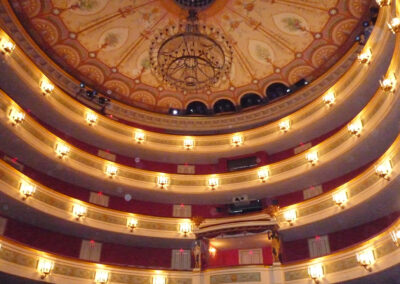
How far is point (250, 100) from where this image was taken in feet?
81.3

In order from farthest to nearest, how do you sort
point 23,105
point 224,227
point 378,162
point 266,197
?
point 266,197 → point 23,105 → point 224,227 → point 378,162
◇ ◇ ◇
• _GIVEN REQUEST_
Reproduce the lines of the entries from the one containing "In order from" through the end of the entries, swapping "farthest" for "most distant" and keeping everything else the same. Return only those lines.

• _COMPLETE ANSWER_
In order from most distant to nearest, how do you sort
point 23,105
point 224,227
point 378,162
point 266,197
?
point 266,197 → point 23,105 → point 224,227 → point 378,162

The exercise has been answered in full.